Start reading labels and getting to know ingredients – you will begin to build your own community of ingredients that you fall back on and others you don’t like so much. This will evolve and change throughout your life, just like friendships and relationships.
Try to replace white pastas and grains with wholegrains, which are less processed and retain more of their natural goodness. Also become more familiar with the varied healthy grains out there such as wholewheat couscous, bulgar wheat, camargue rice and quinoa. Each has their own individual identity and characteristics. Remember so much of eating well is about variety – so get exploring what is in your supermarkets!
Try to reduce your sugar intake, especially white sugar, and become more familiar with other less processed sweeteners, such honey and maple. Of course, for practicality occasionally, and especially for a crunch in baking, unrefined caster or granulated sugar should be used. However, muscovado sugar (both light and dark) is great to use to get a greater depth of flavour in dishes and is my personal favourite, alongside coconut sugar.

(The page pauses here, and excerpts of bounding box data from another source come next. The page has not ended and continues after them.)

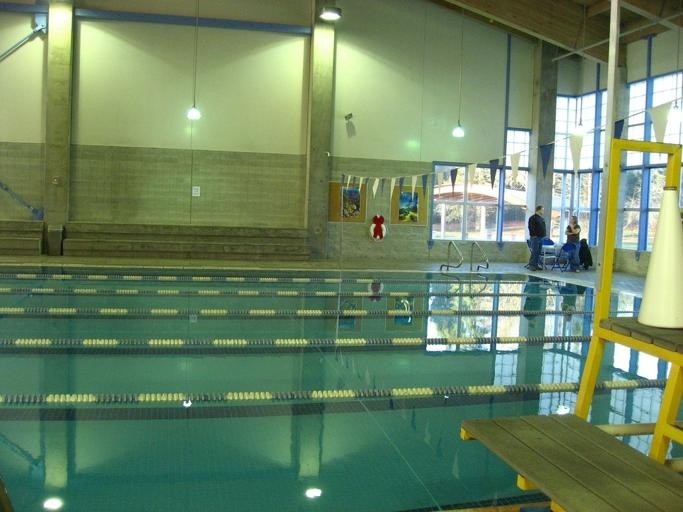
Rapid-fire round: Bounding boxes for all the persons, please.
[528,204,546,271]
[565,215,581,273]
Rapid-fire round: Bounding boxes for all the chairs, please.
[527,236,587,272]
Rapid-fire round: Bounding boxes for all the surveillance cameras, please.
[345,113,352,120]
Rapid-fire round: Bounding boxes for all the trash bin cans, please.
[46,223,64,256]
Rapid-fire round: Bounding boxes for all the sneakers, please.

The premise here is that whilst all sugars fundamentally create the same reaction with in the body, at least some of them are adding nutrients instead of taking it away.
There is evidence currently suggesting that it is best not to heat up some of the oils we have used (such as sunflower oil, or vegetable oil) to a high temperature as they are not stable enough and therefore have damaging effects. Butter can be used in baking but try to make sure it is organic and ideally grass fed. Coconut oil is, at the moment, deemed one of the best all round alternatives. I’m not totally convinced it’s the answers to all our prayers, though, and I personally like to interchange the fats I use so I get a variety. Coconut can be taken to very high temperatures before burning and has plenty of healthy benefits, although most do have a slight taste of coconut to it so bear that in mind when cooking a meat dish, for example. Finally, don’t forget about traditional fats such as goose fat or beef tallow. They are wonderful fats that have hardly any flavour and can even be used in baking and never be detected.
My favourite all round oil is olive oil - both virgin and extra virgin, depending on the dish. Extra virgin olive oil has a slightly more bitter taste so I generally use it in cold dishes. Another personal favourite is sesame oil, which I love for more Asian style dishes.
Fill your shelves with herbs and spices and use these to add flavour to food. If using salt, I suggest using Maldon salt, Himalayan or Celtic salt. A brown or white miso can also be used for that salty Unami flavor.
If possible, try to use organic or free-range eggs, chicken and milk. Beyond these, I go by the belief that the smaller the animal, the more necessary to go organic if you can. The larger animals ( (such as pork, beef etc) are generally (especially in the UK) reared outside and in good living conditions which can help you slightly when managing your shopping budget.